- **Aangehaalde tekst**

Feesten in afval

Waarom eindigt een of meerdere dagen feesten in een stort?

Ze gingen niet onopgemerkt voorbij, de Gentse Feesten editie 2010. Nog voor ze begonnen, bond De Standaard de kat de bel aan. Hoe ver kan dat gaan, feesten in een elk jaar groeiende afvalberg met mensen die minder en minder geneigd zijn gebruik te maken van afvalkorven?

In het daaropvolgende debat werd het thema verruimd tot de sedimentatielaag aan afval die een weide kenmerkt na het voorbij trekken van een Festival. Waarom eindigt een of meerdere dagen feesten in een stort?

Want het is natuurlijk een paradox van jewelste. De eerste generatie die op school, bij de jeugdbeweging en via de media heel wat geleerd heeft over milieuproblemen, via allerlei vormen van milieueducatie aanzetten het milieubewustzijn ingelepeld kreeg, is dezelfde groep die eenmaal ze met enkele duizenden samen genieten van muziekoptredens, met een zeker vermaak aan nestbevuiling doet. Dit werd treffend weergegeven door de iconische foto in dezelfde krant van een koppel dat met pretoogjes op elkaar liggend geniet, te midden van de grootst mogelijke rotzooi van plastic bekers en andere uitwerpselen van de consumptiemaatschappij. Het beeld van de pastorale weide als plek bij uitstek voor de romantische liefde, is hier ver weg.

- **Te doen**
a) Kloppen de volgende uitspraken met de tekst over feesten in afval? Beantwoord elke uitspraak met ja of nee en citeer de woorden uit de tekst die de doorslag geven.
(i) De Standaard kaartte het afvalprobleem pas aan nadat de Gentse Feesten 2010 voorbij waren.
(ii) In het debat daarna werd het onderwerp uitgebreid naar het afval dat na een festival op een weide achterblijft.
(iii) De foto in de krant toont een koppel temidden van plastic bekers en ander afval.
b) Kun je de tekst over feesten in afval voortzetten, te beginnen na de laatste zin?

- **Gegevensuittreksel**
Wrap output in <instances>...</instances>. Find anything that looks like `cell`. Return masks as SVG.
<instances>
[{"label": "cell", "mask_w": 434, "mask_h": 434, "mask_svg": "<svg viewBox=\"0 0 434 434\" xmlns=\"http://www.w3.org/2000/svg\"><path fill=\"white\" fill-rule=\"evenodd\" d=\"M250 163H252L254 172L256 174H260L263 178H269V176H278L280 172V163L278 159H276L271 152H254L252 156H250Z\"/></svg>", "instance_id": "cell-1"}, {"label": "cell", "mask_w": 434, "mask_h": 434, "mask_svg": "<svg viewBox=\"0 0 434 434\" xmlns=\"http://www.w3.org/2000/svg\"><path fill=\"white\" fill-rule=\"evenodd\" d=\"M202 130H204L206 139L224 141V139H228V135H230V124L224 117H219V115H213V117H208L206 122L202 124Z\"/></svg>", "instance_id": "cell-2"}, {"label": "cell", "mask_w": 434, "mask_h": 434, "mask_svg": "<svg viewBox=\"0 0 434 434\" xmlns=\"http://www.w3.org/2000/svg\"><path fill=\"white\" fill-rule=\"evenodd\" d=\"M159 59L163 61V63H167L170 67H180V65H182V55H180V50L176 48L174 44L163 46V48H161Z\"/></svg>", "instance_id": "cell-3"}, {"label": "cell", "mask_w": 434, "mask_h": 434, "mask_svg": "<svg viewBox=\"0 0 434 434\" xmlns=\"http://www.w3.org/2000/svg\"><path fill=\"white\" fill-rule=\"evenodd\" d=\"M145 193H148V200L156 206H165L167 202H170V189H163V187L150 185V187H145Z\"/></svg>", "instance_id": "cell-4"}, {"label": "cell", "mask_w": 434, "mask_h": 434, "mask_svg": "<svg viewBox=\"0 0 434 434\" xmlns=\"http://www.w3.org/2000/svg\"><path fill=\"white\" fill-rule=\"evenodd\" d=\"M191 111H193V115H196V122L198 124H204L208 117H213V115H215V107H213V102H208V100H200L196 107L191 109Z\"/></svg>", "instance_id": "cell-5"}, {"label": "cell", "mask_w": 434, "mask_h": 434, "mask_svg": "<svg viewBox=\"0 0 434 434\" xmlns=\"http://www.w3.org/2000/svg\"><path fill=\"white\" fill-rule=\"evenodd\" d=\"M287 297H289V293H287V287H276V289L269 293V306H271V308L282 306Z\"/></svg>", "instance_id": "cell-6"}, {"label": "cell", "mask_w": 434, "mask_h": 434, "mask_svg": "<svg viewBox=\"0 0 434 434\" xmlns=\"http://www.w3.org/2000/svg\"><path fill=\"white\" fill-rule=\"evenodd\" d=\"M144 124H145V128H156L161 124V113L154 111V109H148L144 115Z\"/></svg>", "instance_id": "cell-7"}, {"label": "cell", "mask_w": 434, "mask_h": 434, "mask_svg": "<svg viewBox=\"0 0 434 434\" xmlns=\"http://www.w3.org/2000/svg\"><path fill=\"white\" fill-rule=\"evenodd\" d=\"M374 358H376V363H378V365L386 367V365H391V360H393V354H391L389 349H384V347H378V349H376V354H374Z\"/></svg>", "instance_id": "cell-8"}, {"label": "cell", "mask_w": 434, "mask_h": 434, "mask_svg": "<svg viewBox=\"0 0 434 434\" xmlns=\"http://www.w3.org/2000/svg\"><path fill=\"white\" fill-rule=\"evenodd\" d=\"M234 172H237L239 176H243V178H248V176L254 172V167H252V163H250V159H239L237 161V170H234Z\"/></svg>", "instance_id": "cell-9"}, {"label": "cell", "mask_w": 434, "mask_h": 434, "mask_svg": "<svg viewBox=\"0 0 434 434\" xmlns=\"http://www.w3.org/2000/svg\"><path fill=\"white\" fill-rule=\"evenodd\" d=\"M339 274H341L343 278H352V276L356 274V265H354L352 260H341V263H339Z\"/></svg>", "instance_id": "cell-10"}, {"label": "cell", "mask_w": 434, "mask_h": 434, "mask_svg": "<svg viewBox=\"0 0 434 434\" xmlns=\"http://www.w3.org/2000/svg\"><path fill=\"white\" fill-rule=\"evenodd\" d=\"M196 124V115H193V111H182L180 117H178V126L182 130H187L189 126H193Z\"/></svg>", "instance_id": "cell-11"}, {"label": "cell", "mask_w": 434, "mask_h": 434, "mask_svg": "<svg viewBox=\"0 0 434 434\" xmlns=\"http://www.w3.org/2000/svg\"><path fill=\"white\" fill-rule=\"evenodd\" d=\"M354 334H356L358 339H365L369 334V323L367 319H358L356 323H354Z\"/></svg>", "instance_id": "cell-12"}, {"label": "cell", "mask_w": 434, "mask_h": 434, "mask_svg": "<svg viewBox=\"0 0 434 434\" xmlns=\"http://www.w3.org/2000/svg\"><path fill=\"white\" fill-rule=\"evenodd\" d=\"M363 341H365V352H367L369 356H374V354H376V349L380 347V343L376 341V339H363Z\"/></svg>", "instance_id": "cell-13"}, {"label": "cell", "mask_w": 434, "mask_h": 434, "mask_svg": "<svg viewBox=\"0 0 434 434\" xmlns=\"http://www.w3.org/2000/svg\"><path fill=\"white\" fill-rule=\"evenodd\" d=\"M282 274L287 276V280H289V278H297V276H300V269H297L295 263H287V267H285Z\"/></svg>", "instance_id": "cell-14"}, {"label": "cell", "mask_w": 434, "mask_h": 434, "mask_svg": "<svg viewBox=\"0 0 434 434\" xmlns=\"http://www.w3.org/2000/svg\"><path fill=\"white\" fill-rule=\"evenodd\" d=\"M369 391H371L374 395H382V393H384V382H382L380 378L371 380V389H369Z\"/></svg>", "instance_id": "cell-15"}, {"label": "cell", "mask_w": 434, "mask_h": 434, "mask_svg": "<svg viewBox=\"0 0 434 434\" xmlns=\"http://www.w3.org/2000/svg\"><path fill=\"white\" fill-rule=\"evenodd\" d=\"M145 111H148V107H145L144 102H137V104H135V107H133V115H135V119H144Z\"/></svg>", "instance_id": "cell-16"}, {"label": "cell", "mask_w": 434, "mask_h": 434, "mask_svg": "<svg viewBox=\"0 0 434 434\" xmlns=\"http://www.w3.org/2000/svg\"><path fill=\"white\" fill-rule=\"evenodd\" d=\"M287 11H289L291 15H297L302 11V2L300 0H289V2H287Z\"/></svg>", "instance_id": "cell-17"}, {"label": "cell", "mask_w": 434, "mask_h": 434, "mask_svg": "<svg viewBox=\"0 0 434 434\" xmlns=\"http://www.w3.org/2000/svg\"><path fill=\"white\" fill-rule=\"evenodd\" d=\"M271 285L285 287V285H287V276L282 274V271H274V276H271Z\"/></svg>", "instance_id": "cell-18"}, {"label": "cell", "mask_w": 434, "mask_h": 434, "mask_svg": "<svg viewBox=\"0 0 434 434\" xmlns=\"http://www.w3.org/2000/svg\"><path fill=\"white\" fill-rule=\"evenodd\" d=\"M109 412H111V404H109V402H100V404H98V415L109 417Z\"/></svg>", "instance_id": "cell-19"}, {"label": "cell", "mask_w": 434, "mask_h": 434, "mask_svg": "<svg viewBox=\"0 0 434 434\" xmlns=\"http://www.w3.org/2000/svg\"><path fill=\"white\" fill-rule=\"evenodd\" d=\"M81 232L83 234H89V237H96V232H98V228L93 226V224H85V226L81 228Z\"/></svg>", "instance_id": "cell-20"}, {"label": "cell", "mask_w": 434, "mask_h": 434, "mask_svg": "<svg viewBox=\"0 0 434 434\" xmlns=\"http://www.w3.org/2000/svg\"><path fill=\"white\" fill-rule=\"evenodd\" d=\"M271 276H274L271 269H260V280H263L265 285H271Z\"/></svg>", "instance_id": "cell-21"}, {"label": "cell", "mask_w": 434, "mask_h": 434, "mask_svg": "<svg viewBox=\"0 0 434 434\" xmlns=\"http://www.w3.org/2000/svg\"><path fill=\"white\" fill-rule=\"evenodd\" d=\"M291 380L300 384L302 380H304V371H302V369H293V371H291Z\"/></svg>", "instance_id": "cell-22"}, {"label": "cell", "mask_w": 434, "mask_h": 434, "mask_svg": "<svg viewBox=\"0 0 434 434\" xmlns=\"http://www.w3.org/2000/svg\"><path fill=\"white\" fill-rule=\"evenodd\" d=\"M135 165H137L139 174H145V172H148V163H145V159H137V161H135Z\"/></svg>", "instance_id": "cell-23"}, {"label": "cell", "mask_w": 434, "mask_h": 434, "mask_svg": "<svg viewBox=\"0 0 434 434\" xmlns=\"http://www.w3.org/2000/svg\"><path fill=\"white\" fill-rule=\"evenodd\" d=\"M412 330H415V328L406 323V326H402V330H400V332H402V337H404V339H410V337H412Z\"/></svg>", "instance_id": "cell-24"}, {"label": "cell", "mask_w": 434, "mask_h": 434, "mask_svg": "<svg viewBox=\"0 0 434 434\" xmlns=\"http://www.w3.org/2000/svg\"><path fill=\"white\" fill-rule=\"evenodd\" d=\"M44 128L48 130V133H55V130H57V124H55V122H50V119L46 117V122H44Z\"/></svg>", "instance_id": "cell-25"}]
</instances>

- **Gegeven antwoorden**
a)
(i) Nee: "Nog voor ze begonnen, bond De Standaard de kat de bel aan."
(ii) Ja: "In het daaropvolgende debat werd het thema verruimd tot de sedimentatielaag aan afval die een weide kenmerkt na het voorbij trekken van een Festival."
(iii) Ja: "te midden van de grootst mogelijke rotzooi van plastic bekers en andere uitwerpselen van de consumptiemaatschappij"

b)
Benieuwd of een hedendaagse Manet hier een ‘ontbijt op bekers’ zou willen schilderen.

Uiteraard heeft elke paradox haar aanzetten tot verklaring. Zo kopieert de huidige generatie festivalgangers gewoon het gedrag van de vorige. Het afvalprobleem dateert niet van gisteren, maar van de tijd van de ouders van de huidige festivalbezoekers. Tevens blijft het organisatorisch een hele klus om op een weide, te midden van tienduizenden buren, op milieubewuste wijze om te gaan met je lege verpakkingen.

De vraag is echter of we de Gentse Feesten mogen gelijkschakelen met een muziekfestival. Dit laatste speelt zich meestal af op een privaat terrein georganiseerd door een private onderneming. Net zoals een cafébaas de volgende ochtend de stoelen op tafel zet om alles schoon te maken, zo neemt de Festivalorganisator de gehuurde weide onder handen.

De Gentse Feesten, als stedelijk feest, spelen zich echter uitdrukkelijk af op het publieke domein, in de stedelijke openbare ruimte. Hier draait de gemeenschap op voor het opruimen van de afvalberg, wordt in principe de aanwezige aangesproken op zijn gedrag als burger in de publieke ruimte.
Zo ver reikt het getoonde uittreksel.